Salehi Amirreza, Babaei Ardavan, Khedmati Majid
Department of Industrial Engineering, Sharif University of Technology, Tehran, Iran.
Faculty of Industrial Engineering, K. N. Toosi University of Technology, Tehran, Iran.
PLoS One. 2025 Jan 2;20(1):e0316289. doi: 10.1371/journal.pone.0316289. eCollection 2025.
Predicting incident duration and understanding incident types are essential in traffic management for resource optimization and disruption minimization. Precise predictions enable the efficient deployment of response teams and strategic traffic rerouting, leading to reduced congestion and enhanced safety. Furthermore, an in-depth understanding of incident types helps in implementing preventive measures and formulating strategies to alleviate their influence on road networks. In this paper, we present a comprehensive framework for accurately predicting incident duration, with a particular emphasis on the critical role of street conditions and locations as major incident triggers. To demonstrate the effectiveness of our framework, we performed an in-depth case study using a dataset from San Francisco. We introduce a novel feature called "Risk" derived from the Risk Priority Number (RPN) concept, highlighting the significance of the incident location in both incident occurrence and prediction. Additionally, we propose a refined incident categorization through fuzzy clustering methods, delineating a unique policy for identifying boundary clusters that necessitate further modeling and testing under varying scenarios. Each cluster undergoes a Multiple Criteria Decision-Making (MCDM) process to gain deeper insights into their distinctions and provide valuable managerial insights. Finally, we employ both traditional Machine Learning (ML) and Deep Learning (DL) models to perform classification and regression tasks. Specifically, incidents residing in boundary clusters are predicted utilizing the scenarios outlined in this study. Through a rigorous analysis of feature importance using top-performing predictive models, we identify the "Risk" factor as a critical determinant of incident duration. Moreover, variables such as distance, humidity, and hour demonstrate significant influence, further enhancing the predictive power of the proposed model.

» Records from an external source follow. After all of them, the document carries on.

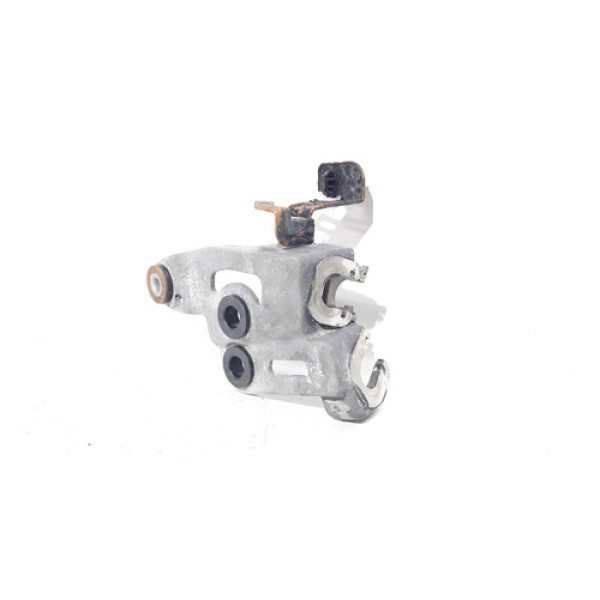 Suporte Cabos Trambolador Hb20 1.6 17/19 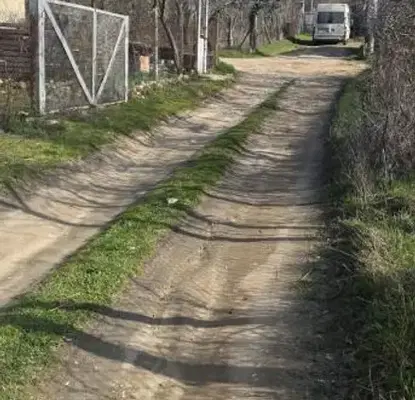 Photo 3 — Plot in Varna, Perchemliyata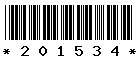 201534 201534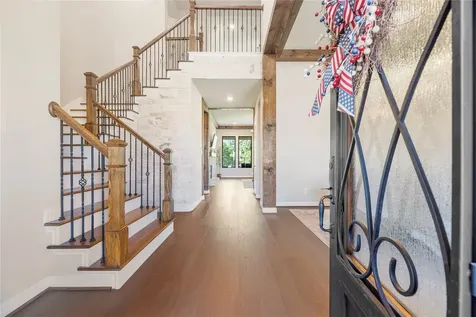 8698 Burdekin Road Magnolia TX 77354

预测事件持续时间并了解事件类型对于交通管理中的资源优化和干扰最小化至关重要。精确的预测能够有效部署应急响应团队并进行战略性交通改道,从而减少拥堵并提高安全性。此外,深入了解事件类型有助于实施预防措施并制定策略以减轻其对道路网络的影响。在本文中,我们提出了一个全面的框架来准确预测事件持续时间,特别强调街道条件和位置作为主要事件触发因素的关键作用。为了证明我们框架的有效性,我们使用来自旧金山的数据集进行了深入的案例研究。我们引入了一个从风险优先数(RPN)概念衍生而来的名为“风险”的新特征,突出了事件位置在事件发生和预测中的重要性。此外,我们通过模糊聚类方法提出了一种细化的事件分类,划定了一个独特的策略来识别在不同场景下需要进一步建模和测试的边界聚类。每个聚类都经过多准则决策(MCDM)过程,以更深入地了解它们的差异并提供有价值的管理见解。最后,我们使用传统机器学习(ML)和深度学习(DL)模型来执行分类和回归任务。具体而言,利用本研究中概述的场景来预测位于边界聚类中的事件。通过使用表现最佳的预测模型对特征重要性进行严格分析,我们确定“风险”因素是事件持续时间的关键决定因素。此外,距离、湿度和时间等变量显示出显著影响,进一步增强了所提出模型的预测能力。